The model and the fine-tuning
I start from a dense base model of ~27B, and do LoRA/SFT (PEFT + TRL). No training from scratch: I update 0.58% of the parameters.
mods7 = ["q_proj","k_proj","v_proj","o_proj","gate_proj","up_proj","down_proj"]
target = r".*language_model.*\.(" + "|".join(mods7) + r")$" # salta la vision tower
LoraConfig(r=32, lora_alpha=64, lora_dropout=0.1,
target_modules=target, bias="none", task_type="CAUSAL_LM")
# bf16, grad-checkpointing, lr=2e-4 cosine, micro_bs=1 x grad_accum=8,
# cutoff 16384 token, ~4 epoche, best su eval_loss + early stopping
The serving is vLLM with multi-LoRA: the base stays resident once, the adapters attach as named modules — multiple fine-tunings share the same base. It runs on on-prem HPC (2 GPUs, H200 class, Slurm), bound only to loopback, tracked in MLflow — where only aggregates end up, never raw text or generations.
The turning point (which is the whole project)
I trained v1, froze it and put it in production. It worked. And then I made the classic mistake: thinking that to improve I needed a bigger model.
Wrong. Looking at where it went wrong, the picture was clear:
- Entities: F1 ~0.68-0.71, decent.
- Relations: F1 ~0.38-0.41, weak.
And the weakness was concentrated in the rare tail: predicates with fewer than 500 examples scored ~0.00, with a clear correlation between rarity and F1. The root cause, once I found it, was embarrassing and instructive: the rich schema had been added after the corpus was already annotated. Documents that were textbook examples of a new relation extracted ~0 of it, because what was missing wasn’t the text — it was the annotation layer.
So the lever wasn’t “more documents” (tried: yields ~0). It was re-annotating the existing text under the new schema.

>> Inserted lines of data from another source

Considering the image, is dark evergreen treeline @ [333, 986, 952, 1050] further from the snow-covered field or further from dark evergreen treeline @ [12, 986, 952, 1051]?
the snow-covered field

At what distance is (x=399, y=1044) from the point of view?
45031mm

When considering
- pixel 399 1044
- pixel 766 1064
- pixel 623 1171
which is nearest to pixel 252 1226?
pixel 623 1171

v2 is data engineering, not model engineering
Three moves, all quantified:
- Schema widening — new predicates enumerated from the data, never invented.
- Fine re-annotation — same text, sharper labels (remap the volume of a coarse catch-all onto the precise directional children).
- Tail densification — previously empty predicates filled with delta re-annotation on ~1,800 candidate chunks.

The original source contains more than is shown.